13

Original Problem:

So I have written some code to experiment with threads and do some testing.

The code should create some numbers and then find the mean of those numbers.

I think it is just easier to show you what I have so far. I was expecting with two threads that the code would run about 2 times as fast. Measuring it with a stopwatch I think it runs about 6 times slower! EDIT: Now using the computer and clock() function to tell the time.

void findmean(std::vector<double>*, std::size_t, std::size_t, double*);


int main(int argn, char** argv)
{

    // Program entry point
    std::cout << "Generating data..." << std::endl;

    // Create a vector containing many variables
    std::vector<double> data;
    for(uint32_t i = 1; i <= 1024 * 1024 * 128; i ++) data.push_back(i);

    // Calculate mean using 1 core
    double mean = 0;
    std::cout << "Calculating mean, 1 Thread..." << std::endl;
    findmean(&data, 0, data.size(), &mean);
    mean /= (double)data.size();

    // Print result
    std::cout << "  Mean=" << mean << std::endl;

    // Repeat, using two threads
    std::vector<std::thread> thread;
    std::vector<double> result;
    result.push_back(0.0);
    result.push_back(0.0);
    std::cout << "Calculating mean, 2 Threads..." << std::endl;

    // Run threads
    uint32_t halfsize = data.size() / 2;
    uint32_t A = 0;
    uint32_t B, C, D;
    // Split the data into two blocks
    if(data.size() % 2 == 0)

DATASET RECORDS
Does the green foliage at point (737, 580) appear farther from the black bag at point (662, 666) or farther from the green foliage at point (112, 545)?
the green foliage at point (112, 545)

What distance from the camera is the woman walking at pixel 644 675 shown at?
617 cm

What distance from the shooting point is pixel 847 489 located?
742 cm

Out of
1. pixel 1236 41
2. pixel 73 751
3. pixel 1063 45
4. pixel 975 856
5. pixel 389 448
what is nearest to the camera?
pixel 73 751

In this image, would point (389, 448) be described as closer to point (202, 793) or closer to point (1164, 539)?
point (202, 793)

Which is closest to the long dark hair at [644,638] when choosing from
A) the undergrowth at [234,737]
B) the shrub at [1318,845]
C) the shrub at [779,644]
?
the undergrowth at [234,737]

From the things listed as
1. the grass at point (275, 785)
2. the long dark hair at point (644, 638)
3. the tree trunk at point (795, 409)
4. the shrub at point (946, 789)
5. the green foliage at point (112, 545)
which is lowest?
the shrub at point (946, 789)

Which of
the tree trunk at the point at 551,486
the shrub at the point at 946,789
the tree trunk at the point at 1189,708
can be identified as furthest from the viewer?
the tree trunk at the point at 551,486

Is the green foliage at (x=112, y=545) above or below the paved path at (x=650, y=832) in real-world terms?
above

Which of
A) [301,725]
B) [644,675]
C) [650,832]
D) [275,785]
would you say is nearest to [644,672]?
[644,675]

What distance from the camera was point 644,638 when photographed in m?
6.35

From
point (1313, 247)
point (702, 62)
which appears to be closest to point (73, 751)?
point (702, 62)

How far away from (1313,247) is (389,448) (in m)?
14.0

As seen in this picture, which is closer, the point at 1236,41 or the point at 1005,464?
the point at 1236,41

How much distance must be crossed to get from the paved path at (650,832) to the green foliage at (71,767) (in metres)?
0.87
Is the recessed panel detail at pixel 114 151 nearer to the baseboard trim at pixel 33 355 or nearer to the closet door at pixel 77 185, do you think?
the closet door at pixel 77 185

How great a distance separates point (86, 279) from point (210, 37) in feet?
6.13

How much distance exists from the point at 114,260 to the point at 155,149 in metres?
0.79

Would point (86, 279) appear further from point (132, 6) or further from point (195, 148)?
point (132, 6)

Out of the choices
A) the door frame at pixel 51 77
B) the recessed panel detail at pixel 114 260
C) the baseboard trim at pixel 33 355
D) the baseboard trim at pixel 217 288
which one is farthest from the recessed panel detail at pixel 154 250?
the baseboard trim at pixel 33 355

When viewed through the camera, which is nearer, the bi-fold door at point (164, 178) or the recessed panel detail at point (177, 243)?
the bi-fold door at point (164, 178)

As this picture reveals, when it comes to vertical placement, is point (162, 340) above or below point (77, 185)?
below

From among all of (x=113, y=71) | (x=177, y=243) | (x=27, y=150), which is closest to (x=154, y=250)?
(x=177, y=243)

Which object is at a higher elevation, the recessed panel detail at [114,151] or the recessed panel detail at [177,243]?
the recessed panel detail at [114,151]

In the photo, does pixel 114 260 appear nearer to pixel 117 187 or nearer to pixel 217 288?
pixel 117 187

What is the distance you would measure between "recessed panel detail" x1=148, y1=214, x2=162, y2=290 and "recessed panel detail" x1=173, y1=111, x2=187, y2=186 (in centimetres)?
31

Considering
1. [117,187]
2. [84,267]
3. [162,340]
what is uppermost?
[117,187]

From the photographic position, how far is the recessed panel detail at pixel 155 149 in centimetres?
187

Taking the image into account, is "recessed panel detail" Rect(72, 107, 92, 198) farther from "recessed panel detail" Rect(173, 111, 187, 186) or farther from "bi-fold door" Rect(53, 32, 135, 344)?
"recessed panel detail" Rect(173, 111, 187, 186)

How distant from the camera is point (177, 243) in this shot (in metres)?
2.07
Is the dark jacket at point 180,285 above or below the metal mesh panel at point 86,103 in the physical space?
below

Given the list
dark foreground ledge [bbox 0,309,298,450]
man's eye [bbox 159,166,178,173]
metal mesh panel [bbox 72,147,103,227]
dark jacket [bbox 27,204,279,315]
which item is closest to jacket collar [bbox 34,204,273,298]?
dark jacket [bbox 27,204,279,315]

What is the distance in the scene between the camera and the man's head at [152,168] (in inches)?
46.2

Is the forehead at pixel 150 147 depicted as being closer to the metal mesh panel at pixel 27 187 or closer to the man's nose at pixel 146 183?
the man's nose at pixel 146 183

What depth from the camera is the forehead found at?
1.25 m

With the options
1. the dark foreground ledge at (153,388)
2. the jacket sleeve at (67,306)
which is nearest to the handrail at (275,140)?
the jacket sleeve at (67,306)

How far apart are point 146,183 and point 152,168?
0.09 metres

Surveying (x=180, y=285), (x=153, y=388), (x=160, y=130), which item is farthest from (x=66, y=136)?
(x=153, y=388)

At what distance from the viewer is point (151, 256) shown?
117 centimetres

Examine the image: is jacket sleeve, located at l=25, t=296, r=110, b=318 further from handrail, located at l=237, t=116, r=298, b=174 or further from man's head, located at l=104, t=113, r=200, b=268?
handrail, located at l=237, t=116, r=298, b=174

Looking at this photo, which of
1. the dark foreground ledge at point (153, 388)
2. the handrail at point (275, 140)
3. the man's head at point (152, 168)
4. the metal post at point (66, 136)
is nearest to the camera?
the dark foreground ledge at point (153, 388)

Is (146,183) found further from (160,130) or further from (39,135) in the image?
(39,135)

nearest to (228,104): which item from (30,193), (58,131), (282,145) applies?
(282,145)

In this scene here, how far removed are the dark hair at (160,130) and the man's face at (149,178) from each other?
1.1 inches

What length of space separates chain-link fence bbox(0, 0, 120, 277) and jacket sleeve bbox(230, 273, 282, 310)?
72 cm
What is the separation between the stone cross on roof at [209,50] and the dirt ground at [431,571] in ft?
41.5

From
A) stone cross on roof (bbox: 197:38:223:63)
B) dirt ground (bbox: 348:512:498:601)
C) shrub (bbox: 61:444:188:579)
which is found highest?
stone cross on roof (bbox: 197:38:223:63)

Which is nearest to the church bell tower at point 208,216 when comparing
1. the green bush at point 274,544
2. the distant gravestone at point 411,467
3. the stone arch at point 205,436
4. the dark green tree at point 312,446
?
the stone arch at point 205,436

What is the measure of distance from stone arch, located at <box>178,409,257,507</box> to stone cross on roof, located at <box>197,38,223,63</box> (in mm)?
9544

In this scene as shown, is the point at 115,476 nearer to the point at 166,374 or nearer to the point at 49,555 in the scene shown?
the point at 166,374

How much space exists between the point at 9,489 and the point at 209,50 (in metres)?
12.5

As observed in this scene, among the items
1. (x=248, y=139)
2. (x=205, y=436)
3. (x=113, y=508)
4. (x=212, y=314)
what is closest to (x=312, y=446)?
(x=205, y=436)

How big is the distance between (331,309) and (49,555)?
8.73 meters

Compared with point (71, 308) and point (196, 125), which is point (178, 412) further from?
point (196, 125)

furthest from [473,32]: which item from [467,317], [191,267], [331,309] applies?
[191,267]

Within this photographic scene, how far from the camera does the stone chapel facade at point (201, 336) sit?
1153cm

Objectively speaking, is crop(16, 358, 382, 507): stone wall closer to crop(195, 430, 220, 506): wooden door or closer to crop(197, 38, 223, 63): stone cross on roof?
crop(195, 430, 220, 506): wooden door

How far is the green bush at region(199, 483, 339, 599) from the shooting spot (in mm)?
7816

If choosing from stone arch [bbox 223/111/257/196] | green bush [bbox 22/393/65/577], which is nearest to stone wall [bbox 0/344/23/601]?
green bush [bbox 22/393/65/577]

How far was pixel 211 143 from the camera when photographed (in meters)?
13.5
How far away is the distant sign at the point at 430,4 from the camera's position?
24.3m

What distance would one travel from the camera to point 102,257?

WRITTEN INSTRUCTION 1
Return the part of the post about threads from "So I have written" to "argn, char** argv)", word for word.
WRITTEN INSTRUCTION 2
Answer these about the post on threads:
(a) How much faster did the writer expect the code to run with two threads?
(b) Which function does the writer now use to tell the time?
(c) Up to what value does the loop that fills the data vector run?
WRITTEN INSTRUCTION 3
Extend the post about threads, picking up right after its last line.

EXERCISE RESPONSE 1
So I have written some code to experiment with threads and do some testing.

The code should create some numbers and then find the mean of those numbers.

I think it is just easier to show you what I have so far. I was expecting with two threads that the code would run about 2 times as fast. Measuring it with a stopwatch I think it runs about 6 times slower! EDIT: Now using the computer and clock() function to tell the time.

void findmean(std::vector<double>*, std::size_t, std::size_t, double*);


int main(int argn, char** argv)

EXERCISE RESPONSE 2
(a) About 2 times as fast.
(b) The clock() function.
(c) 1024 * 1024 * 128.

EXERCISE RESPONSE 3
    {
        B = C = D = halfsize;
    }
    else if(data.size() % 2 == 1)
    {
        B = C = halfsize;
        D = hsz + 1;
    }

    // Run with two threads
    thread.push_back(std::thread(findmean, &data, A, B, &(result[0])));
    thread.push_back(std::thread(findmean, &data, C, D , &(result[1])));

    // Join threads
    thread[0].join();
    thread[1].join();

    // Calculate result
    mean = result[0] + result[1];
    mean /= (double)data.size();

    // Print result
    std::cout << "  Mean=" << mean << std::endl;

    // Return
    return EXIT_SUCCESS;
}


void findmean(std::vector<double>* datavec, std::size_t start, std::size_t length, double* result)
{
    for(uint32_t i = 0; i < length; i ++) {
        *result += (*datavec).at(start + i);
    }
}

I don't think this code is exactly wonderful, if you could suggest ways of improving it then I would be grateful for that also.

Register Variable:

Several people have suggested making a local variable for the function 'findmean'. This is what I have done:

void findmean(std::vector<double>* datavec, std::size_t start, std::size_t length, double* result)
{
register double holding = *result;
for(uint32_t i = 0; i < length; i ++) {
    holding += (*datavec).at(start + i);
}
*result = holding;
}

I can now report: The code runs with almost the same execution time as with a single thread. That is a big improvement of 6x, but surely there must be a way to make it nearly twice as fast?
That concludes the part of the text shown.